New school site opposed by residents

From Checkpoint, 5:51 pm on 7 August 2017

Redcliffs School was forced out of the seaside suburb after the huge cliffs behind it collapsed in dramatic fashion during the June 2011 earthquake, sending massive boulders crashing on to its back fields.

While the community is relieved the school is finally returning, many are upset it's at the expense of its park.

The park is currently owned by the Christchurch City Council, which is now deciding whether to accept a landswap deal with the Ministry of Education.

The council would be given the site of the old school, which it intends to turn into a park in return for the ministry handing over a different park, where the new school would be built.

As part of its deliberations the council is holding hearings.

Before making his submission today, one of those opposed to the deal, resident Chris Doudney said the old school site was still the best place to have a school.

The park was too low-lying and too close to the sea, he said.

"The lower level [of the park] floods, a tsunami would affect the Redcliffs Park site, a medium to small one that is, not the Japanese type.
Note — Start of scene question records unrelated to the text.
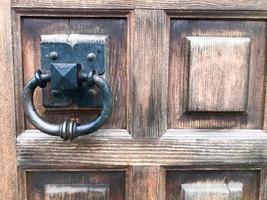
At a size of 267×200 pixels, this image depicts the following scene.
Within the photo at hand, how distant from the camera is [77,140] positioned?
26.4 inches

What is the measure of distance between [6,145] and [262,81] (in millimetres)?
432

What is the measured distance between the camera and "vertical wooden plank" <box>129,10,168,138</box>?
646mm

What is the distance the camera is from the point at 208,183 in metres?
0.70

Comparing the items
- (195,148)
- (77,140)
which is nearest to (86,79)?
(77,140)

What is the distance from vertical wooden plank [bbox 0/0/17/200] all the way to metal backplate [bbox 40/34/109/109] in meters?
0.05

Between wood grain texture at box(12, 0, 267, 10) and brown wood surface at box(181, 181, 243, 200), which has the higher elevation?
wood grain texture at box(12, 0, 267, 10)

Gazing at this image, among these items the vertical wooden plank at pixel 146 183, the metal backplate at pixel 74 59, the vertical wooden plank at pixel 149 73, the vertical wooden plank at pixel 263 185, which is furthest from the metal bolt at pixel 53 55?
the vertical wooden plank at pixel 263 185

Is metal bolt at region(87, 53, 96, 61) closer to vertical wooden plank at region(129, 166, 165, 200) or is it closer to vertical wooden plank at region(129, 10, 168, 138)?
vertical wooden plank at region(129, 10, 168, 138)

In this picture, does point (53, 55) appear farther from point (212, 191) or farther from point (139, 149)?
point (212, 191)

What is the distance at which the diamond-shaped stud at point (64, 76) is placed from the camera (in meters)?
0.60

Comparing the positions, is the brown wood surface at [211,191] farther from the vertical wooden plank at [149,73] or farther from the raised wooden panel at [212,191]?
the vertical wooden plank at [149,73]

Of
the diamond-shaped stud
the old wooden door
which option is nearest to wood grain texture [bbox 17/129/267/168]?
the old wooden door

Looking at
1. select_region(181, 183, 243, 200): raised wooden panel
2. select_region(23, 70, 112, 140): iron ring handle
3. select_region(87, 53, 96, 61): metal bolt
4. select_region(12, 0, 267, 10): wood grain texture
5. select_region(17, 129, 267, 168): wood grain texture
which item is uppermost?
select_region(12, 0, 267, 10): wood grain texture

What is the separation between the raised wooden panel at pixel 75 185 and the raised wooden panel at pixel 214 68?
148 mm
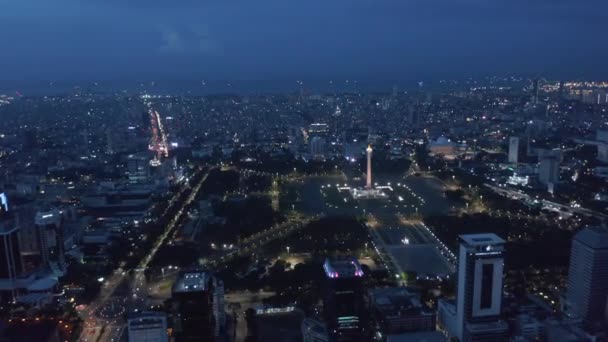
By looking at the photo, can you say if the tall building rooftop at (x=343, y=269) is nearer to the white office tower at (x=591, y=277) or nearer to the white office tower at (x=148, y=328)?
the white office tower at (x=148, y=328)

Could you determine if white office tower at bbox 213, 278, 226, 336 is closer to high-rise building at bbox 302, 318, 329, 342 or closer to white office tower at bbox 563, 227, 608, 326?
high-rise building at bbox 302, 318, 329, 342

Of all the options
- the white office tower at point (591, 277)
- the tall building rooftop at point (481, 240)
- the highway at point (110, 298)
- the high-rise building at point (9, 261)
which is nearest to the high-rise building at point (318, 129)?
the highway at point (110, 298)

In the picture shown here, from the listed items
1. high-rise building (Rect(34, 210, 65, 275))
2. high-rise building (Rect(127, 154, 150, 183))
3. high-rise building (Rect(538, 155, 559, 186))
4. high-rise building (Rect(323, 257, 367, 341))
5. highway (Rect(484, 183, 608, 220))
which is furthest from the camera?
high-rise building (Rect(127, 154, 150, 183))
It wouldn't really affect the existing school site at all." 

After six years without one, everybody in Redcliffs wanted its school back, said another resident, Simi Desor.

She said many were backing the park site because they believed not doing so would risk the school not being built at all.
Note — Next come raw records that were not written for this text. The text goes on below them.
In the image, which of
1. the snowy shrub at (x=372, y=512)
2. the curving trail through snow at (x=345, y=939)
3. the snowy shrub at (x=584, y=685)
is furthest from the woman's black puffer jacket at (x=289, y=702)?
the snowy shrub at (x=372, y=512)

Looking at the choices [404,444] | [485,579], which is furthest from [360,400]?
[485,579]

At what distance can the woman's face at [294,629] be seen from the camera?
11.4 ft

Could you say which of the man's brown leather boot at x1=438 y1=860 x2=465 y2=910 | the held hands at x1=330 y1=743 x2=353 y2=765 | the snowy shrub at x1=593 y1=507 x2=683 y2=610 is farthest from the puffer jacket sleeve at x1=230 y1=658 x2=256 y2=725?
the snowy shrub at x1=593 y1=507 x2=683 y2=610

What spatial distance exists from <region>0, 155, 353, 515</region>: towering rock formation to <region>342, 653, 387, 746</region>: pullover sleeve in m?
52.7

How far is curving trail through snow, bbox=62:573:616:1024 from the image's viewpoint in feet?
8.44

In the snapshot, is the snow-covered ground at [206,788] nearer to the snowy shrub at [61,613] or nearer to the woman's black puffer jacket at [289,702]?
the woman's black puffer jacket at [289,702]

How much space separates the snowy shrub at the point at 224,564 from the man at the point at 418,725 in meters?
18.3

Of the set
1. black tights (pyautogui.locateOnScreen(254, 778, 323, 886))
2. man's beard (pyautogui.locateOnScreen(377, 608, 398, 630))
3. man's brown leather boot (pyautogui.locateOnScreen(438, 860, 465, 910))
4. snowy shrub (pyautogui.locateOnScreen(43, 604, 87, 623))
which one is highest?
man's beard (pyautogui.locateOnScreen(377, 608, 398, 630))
But she said the community should not let the ministry force them into accepting something they were not completely happy with.
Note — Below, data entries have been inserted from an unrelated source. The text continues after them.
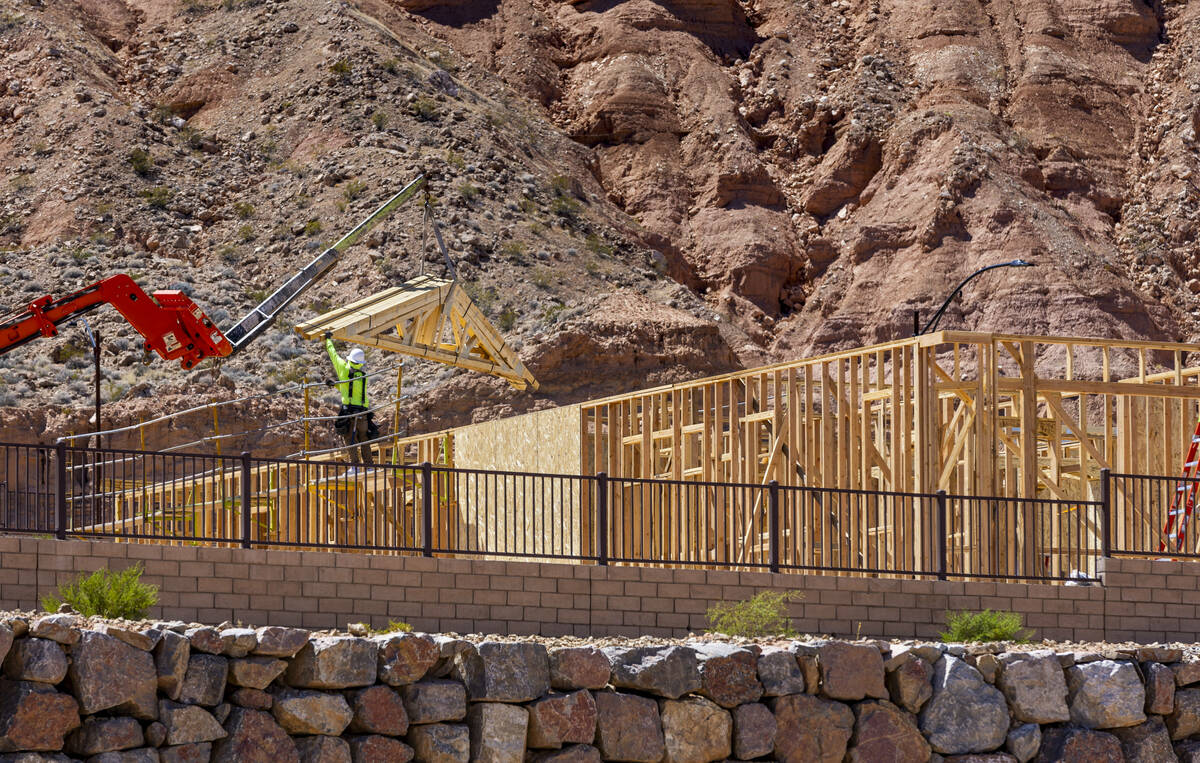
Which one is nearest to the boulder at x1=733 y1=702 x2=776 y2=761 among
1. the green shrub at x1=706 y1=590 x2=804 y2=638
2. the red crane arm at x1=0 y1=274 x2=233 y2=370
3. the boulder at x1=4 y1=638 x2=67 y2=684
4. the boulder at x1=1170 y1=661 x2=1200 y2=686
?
the green shrub at x1=706 y1=590 x2=804 y2=638

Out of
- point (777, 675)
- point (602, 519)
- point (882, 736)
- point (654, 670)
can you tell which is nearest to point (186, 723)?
point (654, 670)

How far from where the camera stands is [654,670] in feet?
55.4

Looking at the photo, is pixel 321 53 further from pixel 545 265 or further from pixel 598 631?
pixel 598 631

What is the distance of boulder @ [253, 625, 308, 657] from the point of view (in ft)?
50.9

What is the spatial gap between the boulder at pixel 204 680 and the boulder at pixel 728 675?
448 centimetres

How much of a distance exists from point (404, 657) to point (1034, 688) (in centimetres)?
650

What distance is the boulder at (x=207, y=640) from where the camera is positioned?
1530 centimetres

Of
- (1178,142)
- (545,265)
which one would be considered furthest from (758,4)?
(545,265)

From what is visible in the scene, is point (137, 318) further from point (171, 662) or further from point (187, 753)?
point (187, 753)

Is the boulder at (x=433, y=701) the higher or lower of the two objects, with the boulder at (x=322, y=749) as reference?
higher

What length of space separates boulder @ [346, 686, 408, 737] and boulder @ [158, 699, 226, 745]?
119cm

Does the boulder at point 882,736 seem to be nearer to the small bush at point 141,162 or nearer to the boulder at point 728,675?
the boulder at point 728,675

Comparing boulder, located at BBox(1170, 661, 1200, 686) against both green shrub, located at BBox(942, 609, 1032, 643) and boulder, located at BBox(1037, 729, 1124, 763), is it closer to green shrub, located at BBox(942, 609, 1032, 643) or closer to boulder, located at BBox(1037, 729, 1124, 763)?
boulder, located at BBox(1037, 729, 1124, 763)

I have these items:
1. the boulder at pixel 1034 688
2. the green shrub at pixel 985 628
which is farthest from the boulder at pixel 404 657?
the green shrub at pixel 985 628
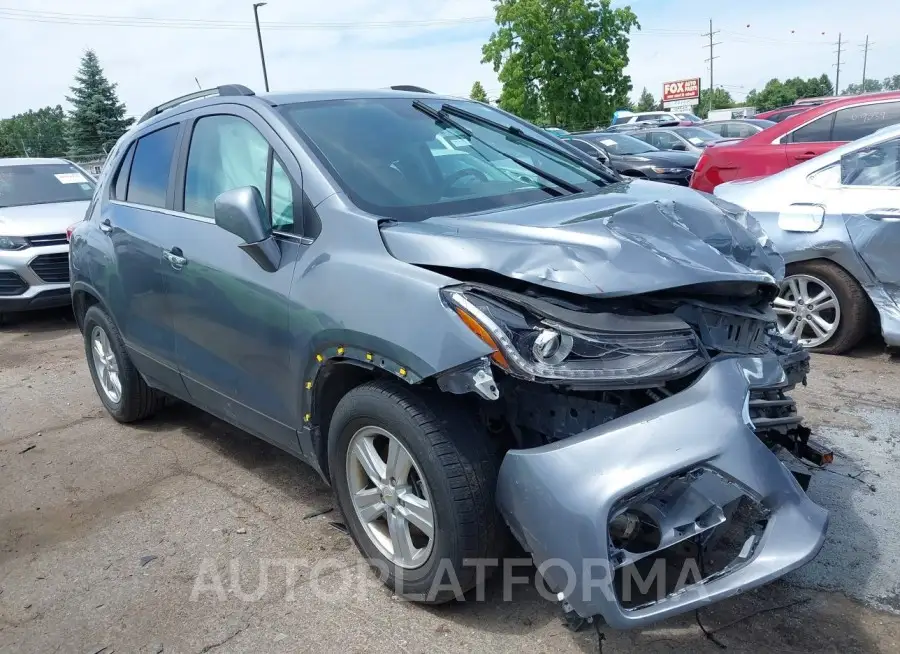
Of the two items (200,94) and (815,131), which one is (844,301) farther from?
(200,94)

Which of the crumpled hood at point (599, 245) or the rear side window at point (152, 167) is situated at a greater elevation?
the rear side window at point (152, 167)

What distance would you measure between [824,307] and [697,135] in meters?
14.8

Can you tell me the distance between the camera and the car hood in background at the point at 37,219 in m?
8.59

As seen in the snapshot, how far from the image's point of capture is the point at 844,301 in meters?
5.22

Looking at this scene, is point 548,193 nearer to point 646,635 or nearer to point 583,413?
point 583,413

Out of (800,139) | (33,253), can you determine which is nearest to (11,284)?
(33,253)

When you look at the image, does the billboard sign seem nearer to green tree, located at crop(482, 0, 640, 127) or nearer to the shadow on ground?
green tree, located at crop(482, 0, 640, 127)

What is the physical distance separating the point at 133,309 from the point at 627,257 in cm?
296

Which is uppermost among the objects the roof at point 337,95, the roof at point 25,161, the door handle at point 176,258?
the roof at point 337,95

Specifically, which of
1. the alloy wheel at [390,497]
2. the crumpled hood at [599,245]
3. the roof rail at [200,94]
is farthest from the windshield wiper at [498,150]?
the alloy wheel at [390,497]

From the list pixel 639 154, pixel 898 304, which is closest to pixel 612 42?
pixel 639 154

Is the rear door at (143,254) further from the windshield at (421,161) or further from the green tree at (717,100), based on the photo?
the green tree at (717,100)

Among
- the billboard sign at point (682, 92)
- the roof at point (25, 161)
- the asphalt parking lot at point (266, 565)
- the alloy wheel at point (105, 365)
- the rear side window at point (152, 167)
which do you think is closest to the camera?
the asphalt parking lot at point (266, 565)

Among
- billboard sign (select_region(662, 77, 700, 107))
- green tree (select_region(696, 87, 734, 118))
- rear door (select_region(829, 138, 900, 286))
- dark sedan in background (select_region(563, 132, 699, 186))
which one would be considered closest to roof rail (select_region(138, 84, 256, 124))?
rear door (select_region(829, 138, 900, 286))
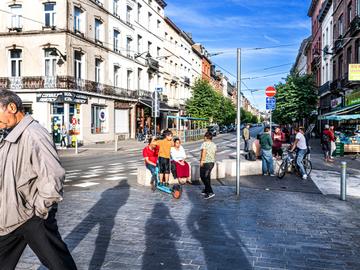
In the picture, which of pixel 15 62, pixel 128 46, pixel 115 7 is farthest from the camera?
pixel 128 46

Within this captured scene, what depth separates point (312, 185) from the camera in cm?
1068

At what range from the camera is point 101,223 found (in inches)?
248

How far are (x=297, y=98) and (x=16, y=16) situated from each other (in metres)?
24.2

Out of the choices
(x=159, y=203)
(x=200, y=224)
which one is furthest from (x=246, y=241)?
(x=159, y=203)

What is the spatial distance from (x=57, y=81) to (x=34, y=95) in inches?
84.5

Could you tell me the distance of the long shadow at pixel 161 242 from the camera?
446 cm

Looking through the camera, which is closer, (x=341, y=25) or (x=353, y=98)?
(x=353, y=98)

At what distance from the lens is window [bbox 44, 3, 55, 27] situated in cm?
2741

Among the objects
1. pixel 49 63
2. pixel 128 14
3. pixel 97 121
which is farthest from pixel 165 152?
pixel 128 14

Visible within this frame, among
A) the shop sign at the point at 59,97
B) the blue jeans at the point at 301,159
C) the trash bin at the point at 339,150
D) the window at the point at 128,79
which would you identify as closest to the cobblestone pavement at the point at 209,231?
the blue jeans at the point at 301,159

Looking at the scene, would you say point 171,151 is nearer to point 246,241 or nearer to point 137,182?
point 137,182

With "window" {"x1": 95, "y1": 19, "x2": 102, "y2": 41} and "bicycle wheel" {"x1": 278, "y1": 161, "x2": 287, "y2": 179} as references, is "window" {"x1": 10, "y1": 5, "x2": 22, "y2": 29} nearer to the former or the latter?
"window" {"x1": 95, "y1": 19, "x2": 102, "y2": 41}

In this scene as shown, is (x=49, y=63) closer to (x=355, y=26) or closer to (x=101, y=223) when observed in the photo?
(x=355, y=26)

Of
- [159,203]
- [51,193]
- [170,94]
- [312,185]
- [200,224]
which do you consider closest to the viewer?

"A lot of people want to save the school, as do we. It's really important, and we've been bullied.

"We've been bullied by the ministry and the minister to shut up because otherwise we'll lose the school, and we shouldn't be put in that position because it's not one or the other, it should be both."

Redcliffs School principal Rose McInerney made an emotional plea to the hearings panel today to do the deal with the ministry.

Holding back tears, she said opposing the park location would further delay the school's return. 

"After six years we are proud to have retained our staff, but attracting new enrolments is becoming increasingly difficult as time rolls on. It will be another two years before the school is built, all going well. We do not have the strength or the energy for any more delays." 

She said the deal was a win-win for the community, which would get a replacement park on the site of the old school and a school with facilities everybody would be able to use.

The Ministry of Education says the disruption caused by closing the school while the cliff's stability was checked would be too disruptive, and the old school site was therefore not an option. 

If the council approves the park site, the new school would be open by mid-2019.